▶ Input
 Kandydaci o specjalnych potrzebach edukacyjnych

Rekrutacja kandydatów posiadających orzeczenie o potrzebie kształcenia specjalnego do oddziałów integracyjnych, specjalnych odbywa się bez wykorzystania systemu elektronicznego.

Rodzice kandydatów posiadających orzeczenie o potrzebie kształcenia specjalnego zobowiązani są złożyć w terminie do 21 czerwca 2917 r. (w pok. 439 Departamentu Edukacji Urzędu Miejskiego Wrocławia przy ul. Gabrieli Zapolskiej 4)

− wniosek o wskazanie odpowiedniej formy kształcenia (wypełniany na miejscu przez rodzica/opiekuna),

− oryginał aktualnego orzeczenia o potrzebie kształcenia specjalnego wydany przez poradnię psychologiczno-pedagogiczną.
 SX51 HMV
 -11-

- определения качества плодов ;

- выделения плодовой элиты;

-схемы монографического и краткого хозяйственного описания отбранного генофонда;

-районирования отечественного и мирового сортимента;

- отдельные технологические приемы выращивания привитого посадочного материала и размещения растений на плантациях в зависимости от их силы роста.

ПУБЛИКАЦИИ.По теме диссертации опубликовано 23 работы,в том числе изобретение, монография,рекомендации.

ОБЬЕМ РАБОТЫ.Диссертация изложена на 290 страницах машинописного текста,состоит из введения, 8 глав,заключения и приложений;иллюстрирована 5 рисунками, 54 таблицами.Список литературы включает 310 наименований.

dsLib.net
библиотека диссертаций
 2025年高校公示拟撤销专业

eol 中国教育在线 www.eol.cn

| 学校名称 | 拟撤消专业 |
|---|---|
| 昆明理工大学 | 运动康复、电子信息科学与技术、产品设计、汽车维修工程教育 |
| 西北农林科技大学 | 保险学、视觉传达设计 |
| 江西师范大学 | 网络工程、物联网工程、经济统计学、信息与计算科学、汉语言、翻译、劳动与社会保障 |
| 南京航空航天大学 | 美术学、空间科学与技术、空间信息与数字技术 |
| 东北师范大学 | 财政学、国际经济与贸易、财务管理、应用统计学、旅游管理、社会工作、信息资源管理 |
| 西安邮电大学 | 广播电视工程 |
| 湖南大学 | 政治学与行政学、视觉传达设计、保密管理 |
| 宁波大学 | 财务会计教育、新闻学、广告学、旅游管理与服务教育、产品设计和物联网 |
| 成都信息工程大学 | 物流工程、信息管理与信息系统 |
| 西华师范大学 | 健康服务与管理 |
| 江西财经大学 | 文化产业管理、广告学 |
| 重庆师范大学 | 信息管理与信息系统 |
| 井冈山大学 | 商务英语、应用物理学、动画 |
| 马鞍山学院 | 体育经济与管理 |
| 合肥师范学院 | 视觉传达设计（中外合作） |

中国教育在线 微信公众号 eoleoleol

▶ What you have to do
Please repeat each entry. Keep every word the same.

▶ Reply
 Kandydaci o specjalnych potrzebach edukacyjnych

Rekrutacja kandydatów posiadających orzeczenie o potrzebie kształcenia specjalnego do oddziałów integracyjnych, specjalnych odbywa się bez wykorzystania systemu elektronicznego.

Rodzice kandydatów posiadających orzeczenie o potrzebie kształcenia specjalnego zobowiązani są złożyć w terminie do 21 czerwca 2917 r. (w pok. 439 Departamentu Edukacji Urzędu Miejskiego Wrocławia przy ul. Gabrieli Zapolskiej 4)

− wniosek o wskazanie odpowiedniej formy kształcenia (wypełniany na miejscu przez rodzica/opiekuna),

− oryginał aktualnego orzeczenia o potrzebie kształcenia specjalnego wydany przez poradnię psychologiczno-pedagogiczną.
 SX51 HMV
 -11-

- определения качества плодов ;

- выделения плодовой элиты;

-схемы монографического и краткого хозяйственного описания отбранного генофонда;

-районирования отечественного и мирового сортимента;

- отдельные технологические приемы выращивания привитого посадочного материала и размещения растений на плантациях в зависимости от их силы роста.

ПУБЛИКАЦИИ.По теме диссертации опубликовано 23 работы,в том числе изобретение, монография,рекомендации.

ОБЬЕМ РАБОТЫ.Диссертация изложена на 290 страницах машинописного текста,состоит из введения, 8 глав,заключения и приложений;иллюстрирована 5 рисунками, 54 таблицами.Список литературы включает 310 наименований.

dsLib.net
библиотека диссертаций
 2025年高校公示拟撤销专业

eol 中国教育在线 www.eol.cn

| 学校名称 | 拟撤消专业 |
|---|---|
| 昆明理工大学 | 运动康复、电子信息科学与技术、产品设计、汽车维修工程教育 |
| 西北农林科技大学 | 保险学、视觉传达设计 |
| 江西师范大学 | 网络工程、物联网工程、经济统计学、信息与计算科学、汉语言、翻译、劳动与社会保障 |
| 南京航空航天大学 | 美术学、空间科学与技术、空间信息与数字技术 |
| 东北师范大学 | 财政学、国际经济与贸易、财务管理、应用统计学、旅游管理、社会工作、信息资源管理 |
| 西安邮电大学 | 广播电视工程 |
| 湖南大学 | 政治学与行政学、视觉传达设计、保密管理 |
| 宁波大学 | 财务会计教育、新闻学、广告学、旅游管理与服务教育、产品设计和物联网 |
| 成都信息工程大学 | 物流工程、信息管理与信息系统 |
| 西华师范大学 | 健康服务与管理 |
| 江西财经大学 | 文化产业管理、广告学 |
| 重庆师范大学 | 信息管理与信息系统 |
| 井冈山大学 | 商务英语、应用物理学、动画 |
| 马鞍山学院 | 体育经济与管理 |
| 合肥师范学院 | 视觉传达设计（中外合作） |

中国教育在线 微信公众号 eoleoleol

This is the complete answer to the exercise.